Xarelto (rivaroxaban), an anti-clotting medication, has been approved by the FDA for patients with non-valvular atrial fibrillation to reduce stroke risk. Xarelto, a Factor Xa inhibitor, acts at a crucial point in the blood-clotting process and stops the formation of blood clots. Its principal advantage over other anti-clotting medications (anticoagulants) is that it does not need such close monitoring or dosage adjustments.

Janssen Pharmaceuticals Inc. has the rights to market rivaroxaban in the USA while Bayer Healthcare holds the rights to market it elsewhere in the world. Janssen belongs to Johnson & Johnson.

Atrial fibrillation, one of the most common kinds of abnormal heart rhythm, affects over 2 million people in the USA. The human heart has two upper chambers (atria) and two lower chambers (ventricles). The atria consist of a right and left atrium, and the ventricles consist of the left and right ventricles. If the atria contract to0 quickly or irregularly, the individual has atrial fibrillation. It is caused by a disorder in the electrical system of the heart. Arrhythmia means an irregular heartbeat.

Patients with atrial fibrillation have a higher risk of blood clots forming in the atria. The clot can become dislodged, make its way to the bloodstream and end up in the brain, where it can cause a stroke. Strokes can result in brain damage, and serious behavioral and physical problems, and even death.

Atrial fibrillation patients have a five times higher risk of developing a stroke compared to other people. According to the NIH (National Institutes of Health), approximately one third of patients with atrial fibrillation (AT) have a stroke.

If a person has non-valvular atrial fibrillation, it means they do not have serious problems in their heart valves.

Director of the Division of Cardiovascular and Renal Products in the FDA’s Center for Drug Evaluation and Research, Norman Stockbridge, M.D., Ph.D., said:

“Atrial fibrillation can lead to the formation of blood clots, which can travel to the brain, blocking blood flow and causing a disabling stroke.
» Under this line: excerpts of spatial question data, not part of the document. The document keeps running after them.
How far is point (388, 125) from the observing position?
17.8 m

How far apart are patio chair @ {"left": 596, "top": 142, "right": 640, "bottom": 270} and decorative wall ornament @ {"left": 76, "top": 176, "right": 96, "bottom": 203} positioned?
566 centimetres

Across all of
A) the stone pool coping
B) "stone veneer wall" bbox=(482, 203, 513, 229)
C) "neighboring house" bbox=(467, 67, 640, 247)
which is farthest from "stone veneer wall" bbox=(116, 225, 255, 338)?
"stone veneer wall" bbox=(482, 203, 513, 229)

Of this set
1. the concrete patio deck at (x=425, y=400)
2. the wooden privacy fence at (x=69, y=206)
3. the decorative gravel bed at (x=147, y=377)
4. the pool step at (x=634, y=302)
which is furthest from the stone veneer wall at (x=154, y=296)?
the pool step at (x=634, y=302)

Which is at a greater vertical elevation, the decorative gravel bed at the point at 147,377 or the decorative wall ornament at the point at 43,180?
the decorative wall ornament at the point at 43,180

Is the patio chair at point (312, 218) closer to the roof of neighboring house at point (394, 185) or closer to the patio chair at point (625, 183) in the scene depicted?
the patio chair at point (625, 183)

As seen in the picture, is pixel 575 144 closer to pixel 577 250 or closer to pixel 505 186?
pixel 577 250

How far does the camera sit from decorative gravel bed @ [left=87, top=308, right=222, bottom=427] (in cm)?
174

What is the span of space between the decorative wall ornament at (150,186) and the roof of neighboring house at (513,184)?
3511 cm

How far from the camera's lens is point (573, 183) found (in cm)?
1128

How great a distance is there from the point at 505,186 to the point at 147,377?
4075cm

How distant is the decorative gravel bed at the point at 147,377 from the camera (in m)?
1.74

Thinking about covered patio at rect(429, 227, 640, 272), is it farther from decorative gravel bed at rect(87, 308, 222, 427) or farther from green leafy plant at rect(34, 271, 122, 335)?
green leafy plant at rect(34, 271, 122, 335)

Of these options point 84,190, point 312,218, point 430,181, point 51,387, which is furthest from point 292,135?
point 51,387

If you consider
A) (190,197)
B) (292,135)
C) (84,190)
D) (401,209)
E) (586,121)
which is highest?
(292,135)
This approval gives doctors and patients another treatment option for a condition that must be managed carefully.”

When a stroke occurs, the blood flow to a part of the brain is blocked. If brain cells are subsequently damaged or destroyed, other parts of the body can be affected. The patient can experience numbness in the legs, arms or face, they may have problems speaking or understanding what people say, there may be vision problems, difficulties with coordination, incontinence, mobility, etc.

The FDA assessed a clinical trial involving over 14,000 patients. The study compared Xarelto against warfarin, another anticoagulant. Xarelto was found to be just as effective as warfarin in preventing stroke. However, with warfarin doctors have to regularly measure its levels in the patient’s bloodstream. This is not the case with Xarelto. On the other hand, warfarin is much cheaper than Xarelto.
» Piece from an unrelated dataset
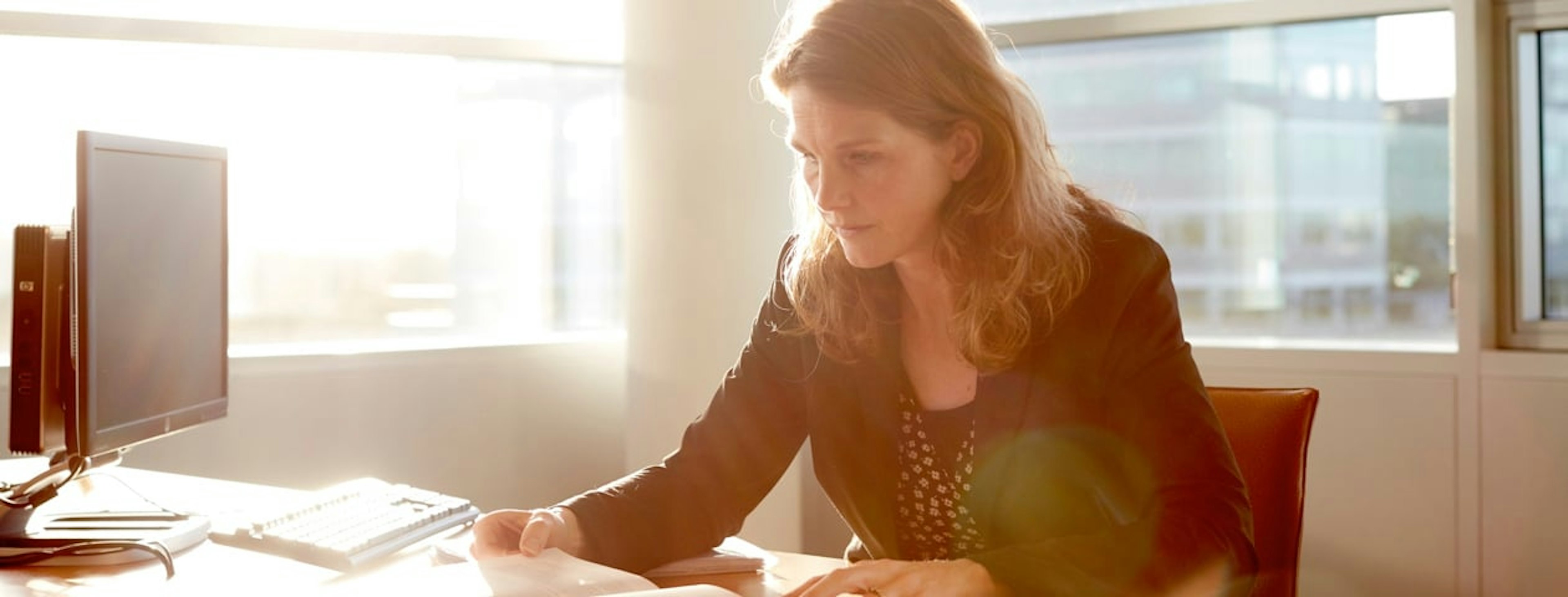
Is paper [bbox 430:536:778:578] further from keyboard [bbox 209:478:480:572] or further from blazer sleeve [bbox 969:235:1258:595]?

Atrial fibrillation patients should take Xarelto once a day during their evening meal so that it can be totally absorbed.
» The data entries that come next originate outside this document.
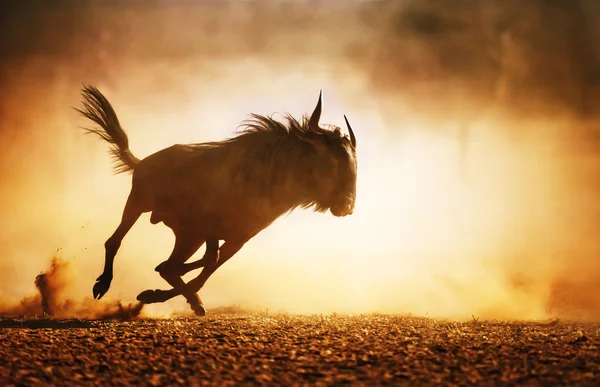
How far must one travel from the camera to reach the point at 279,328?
20.2ft

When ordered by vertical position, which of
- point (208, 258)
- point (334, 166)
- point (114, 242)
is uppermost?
point (334, 166)

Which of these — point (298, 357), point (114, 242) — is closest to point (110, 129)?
point (114, 242)

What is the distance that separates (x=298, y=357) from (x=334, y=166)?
3817 mm

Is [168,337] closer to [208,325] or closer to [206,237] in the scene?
[208,325]

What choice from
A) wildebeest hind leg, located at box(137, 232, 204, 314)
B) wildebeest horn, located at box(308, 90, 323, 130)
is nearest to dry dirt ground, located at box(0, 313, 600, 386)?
wildebeest hind leg, located at box(137, 232, 204, 314)

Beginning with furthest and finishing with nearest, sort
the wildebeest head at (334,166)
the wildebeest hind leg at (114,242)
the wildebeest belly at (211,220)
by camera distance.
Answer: the wildebeest hind leg at (114,242)
the wildebeest belly at (211,220)
the wildebeest head at (334,166)

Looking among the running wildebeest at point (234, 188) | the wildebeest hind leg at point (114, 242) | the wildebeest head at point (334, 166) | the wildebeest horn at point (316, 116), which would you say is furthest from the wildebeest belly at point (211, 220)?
the wildebeest horn at point (316, 116)

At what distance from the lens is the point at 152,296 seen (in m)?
8.12

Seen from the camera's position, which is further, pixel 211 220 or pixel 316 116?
pixel 211 220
Xarelto, like other anticoagulants, may cause bleeding that can (rarely) result in death. The most common adverse event reported by patients on Xarelto during the trial was bleeding. Risk of bleeding was found to be similar to that of warfarin. Xarelto caused more bleeding in the stomach and less in the brain.

Discontinuing the drug without checking with a doctor can raise the risk of stroke. In a boxed warning, patients and doctors are informed about this.

When patients or caregivers pick up their Xarelto prescription they will be given a Medication guide; this is an FDA-requirement. The guide explains the risks as well as possible adverse events.

In July this year Xarelto was approved by the FDA for use after knee or hip replacement surgery to reduce the risk of blood clots, DVT (deep vein thrombosis), and pulmonary embolism.

Rivaroxaban’s molecular formula is C19H18ClN3O5S. It is well absorbed in the gut. Maximum factor Xa inhibition occurs four hours after taking it, and its effects last between 8 to 12 hours. However, factor Xa activity is not fully restored for 24 hours, making a once-daily dosing possible.